Task:
Leaving out pictures, output exactly the lines below from the one that has "18 Karat Gold, Platinum, Sapphire" through the one that has "The smiling girl", and nothing else.

Data for review:

•••

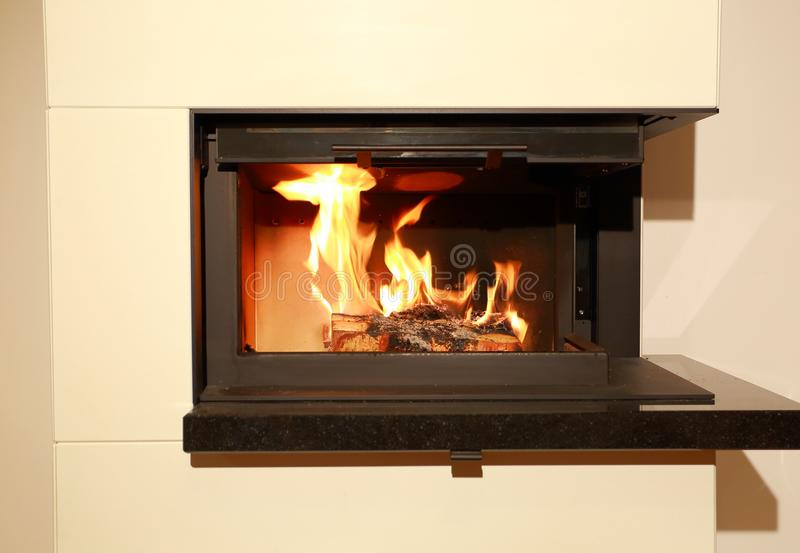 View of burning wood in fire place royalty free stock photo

•••

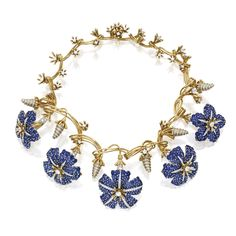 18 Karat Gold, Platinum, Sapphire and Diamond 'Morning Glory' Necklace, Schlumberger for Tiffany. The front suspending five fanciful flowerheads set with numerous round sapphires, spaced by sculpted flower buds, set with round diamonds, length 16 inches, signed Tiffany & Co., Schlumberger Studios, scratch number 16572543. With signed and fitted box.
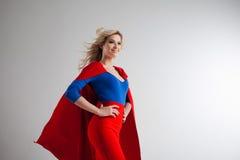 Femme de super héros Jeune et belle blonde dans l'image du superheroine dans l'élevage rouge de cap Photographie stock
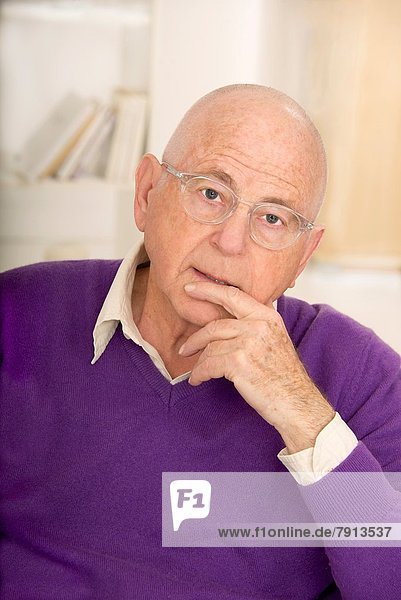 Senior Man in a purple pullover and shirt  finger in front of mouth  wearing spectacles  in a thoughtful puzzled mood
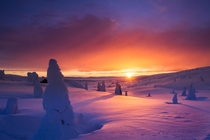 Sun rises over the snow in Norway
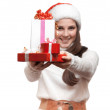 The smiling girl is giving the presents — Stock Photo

•••

Solution for this exercise:
 18 Karat Gold, Platinum, Sapphire and Diamond 'Morning Glory' Necklace, Schlumberger for Tiffany. The front suspending five fanciful flowerheads set with numerous round sapphires, spaced by sculpted flower buds, set with round diamonds, length 16 inches, signed Tiffany & Co., Schlumberger Studios, scratch number 16572543. With signed and fitted box.
 Femme de super héros Jeune et belle blonde dans l'image du superheroine dans l'élevage rouge de cap Photographie stock
 Senior Man in a purple pullover and shirt  finger in front of mouth  wearing spectacles  in a thoughtful puzzled mood
 Sun rises over the snow in Norway
 The smiling girl is giving the presents — Stock Photo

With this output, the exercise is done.